ORANGE PARK – Law enforcement agencies from Northeast Florida congregated at Moosehaven Tuesday morning for the Clay County Police Memorial Ceremony, and they all had a single purpose – to never forget:

Sheriff Josephus Peeler

Sheriff Charles Wilson

Sheriff Theodore Cherry

Sgt. Richard Watkins

Auxiliary Deputy Arthur Caton

Deputy Wilson Walker

Sgt. Kenneth “Eddie” Hayes

Det. David White

Deputy Benjamin “Ben” Zirbel

Sgt. Eric Twisdale

Deputy Clint Seagle

Chief Derek Asdot

The Clay County Sheriff’s Office honored the memories of 11 of its deputies and sheriffs who died in the line of duty, as well as Green Cove Springs Police Chief Asdot during the annual ceremony.

National Police Week was created in 1962. There are more than 23,000 names engraved on the National Law Enforcement Officers Memorial Wall. The first recorded death of a deputy who died in the line of duty was in 1786.

The first death in Clay County was on May 10, 1894, when Sheriff Peeler was shot while trying to break up an argument between two men at a train station.

“We will not allow the memories of your loved ones to fade,” Sheriff Michelle Cook said.

Charles Shinolser, who formed the Northeast Florida Concerns of Police Survivors after his son was killed in 1988 while riding his motorcycle to work for the Jacksonville Sheriff’s Office, was the keynote speaker.

Shinolser said when his son died was “the day that changed my life forever.”

There are 21 counties in Northeast Florida COPS, Shinolser said, and Clay County was the first to join.

In addition to CCSO, Green Cove Springs and Orange Park police departments and representatives from Nassau, Jacksonville and the St. Johns sheriff’s office attended.

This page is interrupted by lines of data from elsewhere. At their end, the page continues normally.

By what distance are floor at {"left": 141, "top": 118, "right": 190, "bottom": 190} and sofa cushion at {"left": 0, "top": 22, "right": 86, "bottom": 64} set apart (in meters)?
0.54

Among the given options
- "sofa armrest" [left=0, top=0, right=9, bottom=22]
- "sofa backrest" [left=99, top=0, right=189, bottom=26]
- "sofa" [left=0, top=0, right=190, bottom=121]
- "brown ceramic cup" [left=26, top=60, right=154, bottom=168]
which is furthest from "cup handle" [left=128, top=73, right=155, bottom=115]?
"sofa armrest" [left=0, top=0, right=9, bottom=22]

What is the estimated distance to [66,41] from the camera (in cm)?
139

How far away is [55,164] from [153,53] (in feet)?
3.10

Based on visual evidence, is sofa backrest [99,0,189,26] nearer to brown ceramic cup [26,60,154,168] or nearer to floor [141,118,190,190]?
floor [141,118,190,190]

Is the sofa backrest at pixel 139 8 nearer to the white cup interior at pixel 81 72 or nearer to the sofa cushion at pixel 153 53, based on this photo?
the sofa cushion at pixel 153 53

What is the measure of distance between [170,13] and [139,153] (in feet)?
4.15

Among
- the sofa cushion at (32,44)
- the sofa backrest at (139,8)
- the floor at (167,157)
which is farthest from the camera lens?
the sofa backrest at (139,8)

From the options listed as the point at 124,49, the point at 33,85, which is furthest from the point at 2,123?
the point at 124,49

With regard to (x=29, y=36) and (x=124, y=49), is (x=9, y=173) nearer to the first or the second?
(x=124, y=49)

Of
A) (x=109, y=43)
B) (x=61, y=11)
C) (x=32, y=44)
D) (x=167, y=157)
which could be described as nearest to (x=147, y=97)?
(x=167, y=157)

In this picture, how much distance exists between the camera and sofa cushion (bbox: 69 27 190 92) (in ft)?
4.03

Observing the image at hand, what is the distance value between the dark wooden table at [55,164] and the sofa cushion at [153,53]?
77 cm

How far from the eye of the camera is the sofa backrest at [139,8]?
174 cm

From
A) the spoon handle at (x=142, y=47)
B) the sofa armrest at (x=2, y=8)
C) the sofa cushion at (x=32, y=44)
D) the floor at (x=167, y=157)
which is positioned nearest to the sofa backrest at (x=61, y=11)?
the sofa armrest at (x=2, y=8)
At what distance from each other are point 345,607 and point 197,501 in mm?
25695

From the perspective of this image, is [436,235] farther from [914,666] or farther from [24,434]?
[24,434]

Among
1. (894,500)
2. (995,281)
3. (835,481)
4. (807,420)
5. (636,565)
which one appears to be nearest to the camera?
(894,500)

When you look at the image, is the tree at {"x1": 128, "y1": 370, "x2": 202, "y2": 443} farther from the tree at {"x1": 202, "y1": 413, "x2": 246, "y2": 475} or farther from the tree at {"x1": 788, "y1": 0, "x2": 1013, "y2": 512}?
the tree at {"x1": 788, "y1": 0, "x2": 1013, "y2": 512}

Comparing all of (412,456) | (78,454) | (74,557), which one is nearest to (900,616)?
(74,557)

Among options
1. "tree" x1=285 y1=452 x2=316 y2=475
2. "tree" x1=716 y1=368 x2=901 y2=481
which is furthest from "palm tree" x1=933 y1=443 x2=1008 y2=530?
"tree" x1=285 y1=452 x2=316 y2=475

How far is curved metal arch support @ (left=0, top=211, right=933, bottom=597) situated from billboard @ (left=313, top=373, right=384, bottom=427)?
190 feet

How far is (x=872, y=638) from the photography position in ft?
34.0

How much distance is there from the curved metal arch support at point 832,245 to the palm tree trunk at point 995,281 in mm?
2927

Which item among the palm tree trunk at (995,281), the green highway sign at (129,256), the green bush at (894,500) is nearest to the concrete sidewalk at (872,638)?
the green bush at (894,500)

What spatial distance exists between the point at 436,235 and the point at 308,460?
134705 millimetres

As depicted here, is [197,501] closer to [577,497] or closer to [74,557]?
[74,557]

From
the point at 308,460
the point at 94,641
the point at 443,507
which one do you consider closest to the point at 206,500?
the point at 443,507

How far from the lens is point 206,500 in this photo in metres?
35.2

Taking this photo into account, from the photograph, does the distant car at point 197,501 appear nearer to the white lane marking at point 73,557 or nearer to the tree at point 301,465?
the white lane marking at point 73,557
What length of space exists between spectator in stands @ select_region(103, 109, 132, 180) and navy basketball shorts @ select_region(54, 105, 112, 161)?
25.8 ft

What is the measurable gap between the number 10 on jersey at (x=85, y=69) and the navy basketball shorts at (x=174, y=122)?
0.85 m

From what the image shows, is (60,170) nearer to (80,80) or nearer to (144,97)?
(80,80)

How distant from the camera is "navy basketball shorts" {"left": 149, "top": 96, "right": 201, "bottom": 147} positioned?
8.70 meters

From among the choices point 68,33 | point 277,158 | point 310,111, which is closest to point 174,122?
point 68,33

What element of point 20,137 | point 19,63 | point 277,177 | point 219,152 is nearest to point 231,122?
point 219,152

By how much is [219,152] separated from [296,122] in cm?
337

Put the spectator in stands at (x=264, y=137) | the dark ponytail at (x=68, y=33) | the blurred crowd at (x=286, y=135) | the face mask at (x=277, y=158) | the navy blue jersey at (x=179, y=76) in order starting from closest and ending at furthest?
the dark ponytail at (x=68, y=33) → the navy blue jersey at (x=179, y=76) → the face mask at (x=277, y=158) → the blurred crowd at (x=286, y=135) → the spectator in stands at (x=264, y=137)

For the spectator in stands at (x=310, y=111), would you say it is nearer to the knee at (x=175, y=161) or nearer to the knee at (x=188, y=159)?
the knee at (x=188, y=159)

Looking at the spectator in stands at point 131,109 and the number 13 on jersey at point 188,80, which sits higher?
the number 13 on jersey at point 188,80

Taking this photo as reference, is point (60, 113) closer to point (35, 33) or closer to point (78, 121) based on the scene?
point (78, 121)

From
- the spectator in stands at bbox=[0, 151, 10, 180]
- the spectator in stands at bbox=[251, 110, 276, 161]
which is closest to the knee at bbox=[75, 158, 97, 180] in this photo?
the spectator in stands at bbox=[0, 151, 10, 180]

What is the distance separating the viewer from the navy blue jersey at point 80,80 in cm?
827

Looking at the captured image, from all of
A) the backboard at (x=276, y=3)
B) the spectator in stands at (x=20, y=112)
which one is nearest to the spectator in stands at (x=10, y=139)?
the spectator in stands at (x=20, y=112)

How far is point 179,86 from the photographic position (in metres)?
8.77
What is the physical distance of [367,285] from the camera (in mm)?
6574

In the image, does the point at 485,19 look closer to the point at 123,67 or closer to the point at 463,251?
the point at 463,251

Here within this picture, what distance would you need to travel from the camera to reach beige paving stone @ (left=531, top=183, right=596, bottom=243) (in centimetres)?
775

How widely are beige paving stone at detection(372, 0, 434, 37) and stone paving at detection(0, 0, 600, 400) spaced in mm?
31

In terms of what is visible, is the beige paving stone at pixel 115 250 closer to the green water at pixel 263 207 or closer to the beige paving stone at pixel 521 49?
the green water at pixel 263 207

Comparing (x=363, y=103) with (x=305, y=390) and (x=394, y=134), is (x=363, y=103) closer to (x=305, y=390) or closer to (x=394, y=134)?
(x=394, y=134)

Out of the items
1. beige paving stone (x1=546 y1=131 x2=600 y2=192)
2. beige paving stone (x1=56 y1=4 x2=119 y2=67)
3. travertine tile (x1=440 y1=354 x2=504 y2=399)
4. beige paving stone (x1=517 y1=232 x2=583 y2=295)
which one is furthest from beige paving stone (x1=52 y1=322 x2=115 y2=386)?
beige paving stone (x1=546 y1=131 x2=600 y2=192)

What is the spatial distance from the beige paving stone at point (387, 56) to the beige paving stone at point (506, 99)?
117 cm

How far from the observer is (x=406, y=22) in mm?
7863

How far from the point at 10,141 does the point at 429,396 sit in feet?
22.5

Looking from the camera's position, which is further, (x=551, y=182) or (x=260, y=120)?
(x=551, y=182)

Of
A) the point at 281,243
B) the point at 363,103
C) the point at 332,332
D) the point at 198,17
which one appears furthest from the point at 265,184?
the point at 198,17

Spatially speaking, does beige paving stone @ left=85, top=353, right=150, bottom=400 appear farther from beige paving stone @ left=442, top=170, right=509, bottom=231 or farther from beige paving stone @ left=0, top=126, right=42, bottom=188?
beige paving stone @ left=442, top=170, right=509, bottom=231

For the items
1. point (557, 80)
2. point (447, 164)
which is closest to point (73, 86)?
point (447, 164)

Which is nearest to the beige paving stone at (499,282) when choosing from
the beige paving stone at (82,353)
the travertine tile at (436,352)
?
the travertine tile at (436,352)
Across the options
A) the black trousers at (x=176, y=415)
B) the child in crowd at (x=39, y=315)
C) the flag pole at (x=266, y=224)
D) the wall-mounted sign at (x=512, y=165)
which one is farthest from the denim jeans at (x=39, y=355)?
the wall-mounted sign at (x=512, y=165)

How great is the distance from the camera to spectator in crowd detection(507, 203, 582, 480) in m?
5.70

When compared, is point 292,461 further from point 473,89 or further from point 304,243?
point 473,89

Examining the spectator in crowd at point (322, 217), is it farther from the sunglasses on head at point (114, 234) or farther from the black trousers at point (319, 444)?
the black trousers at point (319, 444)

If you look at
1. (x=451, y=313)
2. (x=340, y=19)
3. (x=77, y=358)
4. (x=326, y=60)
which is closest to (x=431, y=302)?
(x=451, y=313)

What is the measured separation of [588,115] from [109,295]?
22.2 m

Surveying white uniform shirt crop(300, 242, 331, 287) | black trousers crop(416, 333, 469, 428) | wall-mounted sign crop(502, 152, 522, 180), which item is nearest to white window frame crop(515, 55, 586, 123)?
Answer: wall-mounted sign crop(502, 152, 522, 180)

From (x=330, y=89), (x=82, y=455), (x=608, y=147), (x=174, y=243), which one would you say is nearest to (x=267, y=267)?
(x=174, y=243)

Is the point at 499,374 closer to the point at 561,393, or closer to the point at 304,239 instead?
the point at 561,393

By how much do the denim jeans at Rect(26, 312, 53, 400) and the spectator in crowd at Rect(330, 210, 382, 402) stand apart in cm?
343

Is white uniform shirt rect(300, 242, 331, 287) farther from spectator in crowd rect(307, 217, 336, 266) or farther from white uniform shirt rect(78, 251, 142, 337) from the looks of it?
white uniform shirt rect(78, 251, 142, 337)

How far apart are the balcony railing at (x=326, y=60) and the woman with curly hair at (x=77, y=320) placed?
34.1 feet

The ceremony included the presentation of colors, lowering of the flag to half-staff, roll call of the fallen, a moment of silence announced by county dispatchers to all deputies and officers, a 21-gun salute and the playing of “Taps.”

Northeast florida Concerns of Police Survivors Charles Shinolser. Son, Charles Ray Shinolser died Dec. 14, 1988. Hit by a truck and killed while riding his motorcycle to work. He recorded a song to raise money for a national memorial for officers killed in the line of duty.